Times-Paywall 2: Mit Tim Kevan (Baby Barista) hat der erste Blogger, der nicht hinter Rupert Murdoch Times-Paywall versteckt werden wollte, Asyl beim Guardian gefunden: “Well, there I was. One minute I was writing for The Times. Then along came a massive great paywall and having managed to escape in the nick of time, I then found myself headhunted by those kindly souls at Guardian Law. I mean, what luck!”

Verlinken tut weh

Martin Weigert fragt sich bei netzwertig, warum sich immer noch soviele Medien schwer damit tun, Links zu setzen, oder – schlimmer noch – teilweise sogar vorhandene Links aus Agenturtexten (ohnehin eine Seltenheit) wieder entfernen. Mit interessanten Kommentaren.

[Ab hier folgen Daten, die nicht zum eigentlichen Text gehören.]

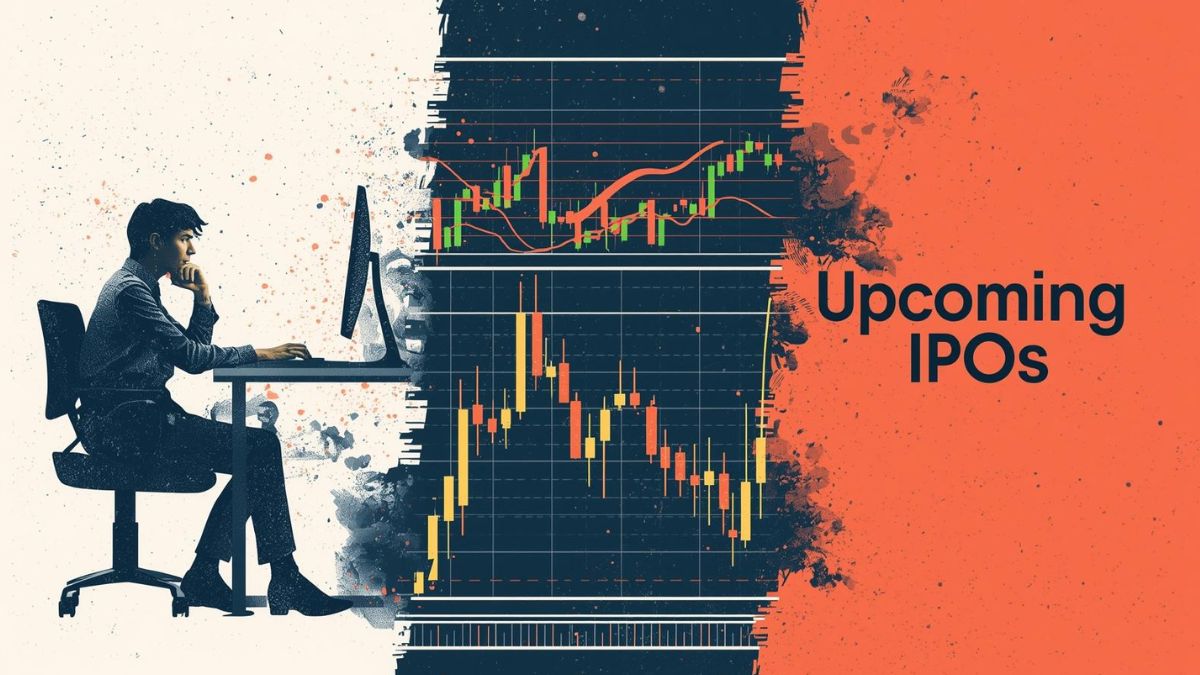 Upcoming IPOs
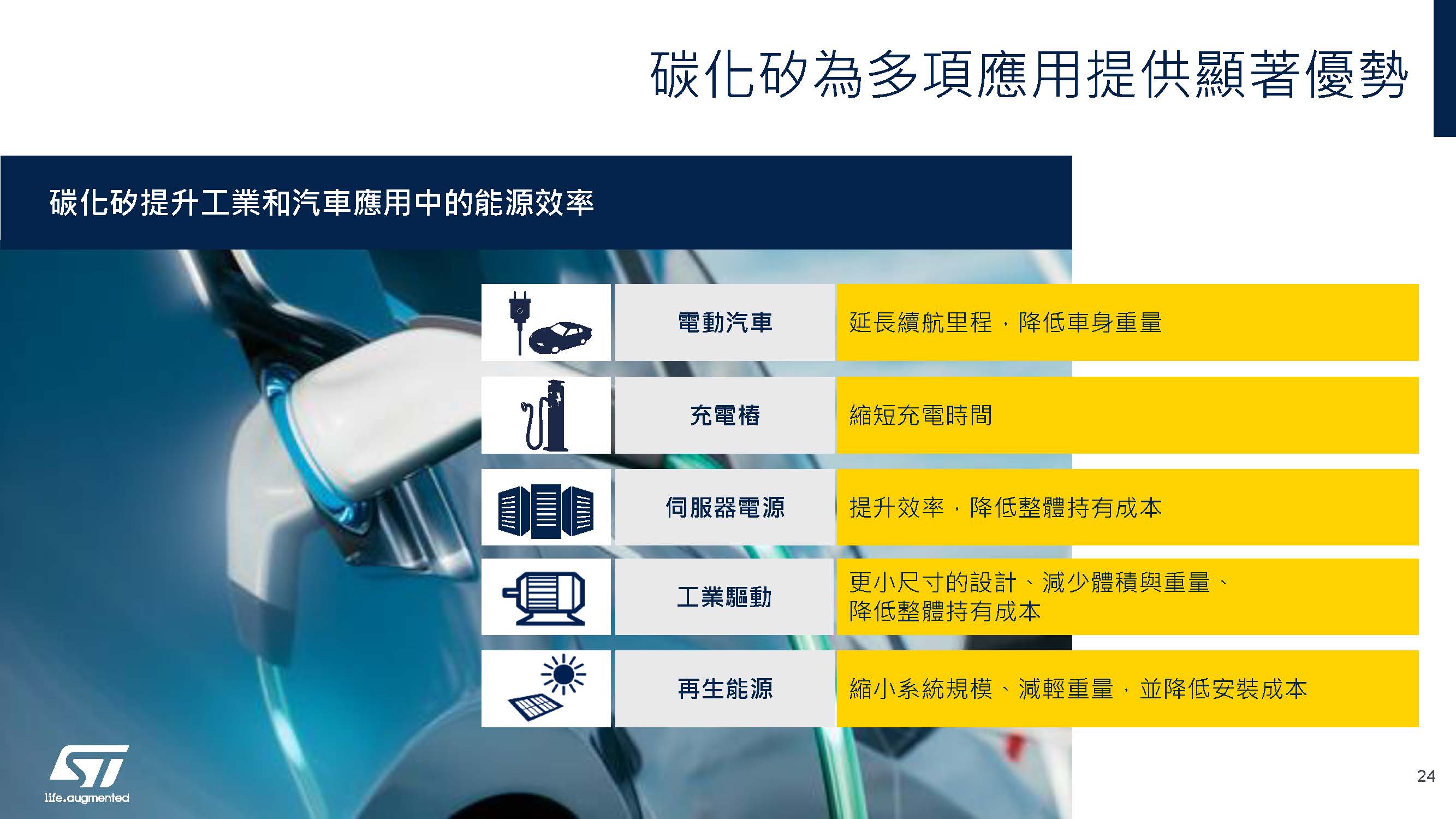 碳化矽為多項應用提供顯著優勢

碳化矽提升工業和汽車應用中的能源效率

| 電動汽車 | 延長續航里程，降低車身重量 |
|---|---|
| 充電樁 | 縮短充電時間 |
| 伺服器電源 | 提升效率，降低整體持有成本 |
| 工業驅動 | 更小尺寸的設計、減少體積與重量、降低整體持有成本 |
| 再生能源 | 縮小系統規模、減輕重量，並降低安裝成本 |

ST
life.augmented

24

Was mit Medien – Folge 218

Daniel Fiene hat mich auf dem Medienforum NRW abgefangen und für Was mit Medien zu den wahrscheinlichen Auswirkungen des geplanten Leistungsschutzrechts für Journalisten befragt. Da ich es in der vorigen Woche nicht geschafft habe, selbst einen Beitrag dazu zu schreiben, empfehle ich natürlich wärmstens WMM 218. Weitere Themen: Stimmen von Fernsehmachern auf dem Medienforum, die Zukunft der Tageszeitung, und DuMont Schauberg-Verleger Konstantin Neven DuMont über Paid Content im Lokalen.

Flattr bringt uns 988,50 Euro im Juni

Sebastian Heiser analysiert im taz-Blog, wieviele Leser wofür bei taz.de im letzten Monat per Flattr gespendet haben und erklärt, “dass Leser nicht etwa die aufwändigsten Recherchen am stärksten honorieren, nicht die besten Reportagen und auch nicht die Artikel mit den besten Hintergrundinformationen unserer Fachredakteure. Am stärksten honoriert werden die Texte, in denen es gegen die Lieblingsfeinde unserer Leser geht: Neonazis, der Hochadel, die Bild-Zeitung, die schwarz-gelbe Bundesregierung.

Collaboration instead of the crowd

Nieman Journalism Lab mit einem Video zum Thema Crowdsourcing und Kollaboration von der Future of News and Civic Media Conference am MIT. Mit  Gabriella Coleman, NYU Professorin, die sich mit Kollaboration in der Linux Comunity beschäftigt, Karim Lakhani, Harvard Business School Professor, der Innovationssysteme erforscht, und Moderator Chris Csikszentmihályi, Director des MIT Center for Future Civic Media. “They know the “crowd” can do amazing things, but they also know it’s really, really hard to optimize systems to ensure amazement happens. Give them a listen.”

Digital Journalist Survival Guide: A Glossary of Tech Terms You Should Know

Poynter Online mit einem tollen Glossar der wichtigsten Begriffe im Daten- und Multimediajournalismus von API bis Yahoo! Pipes. Ausdrucken und an die Wand hängen passt hier thematisch gar nicht, deshalb: Bei delicious ablegen, im Wiki verbreiten und vor allem: Lesen.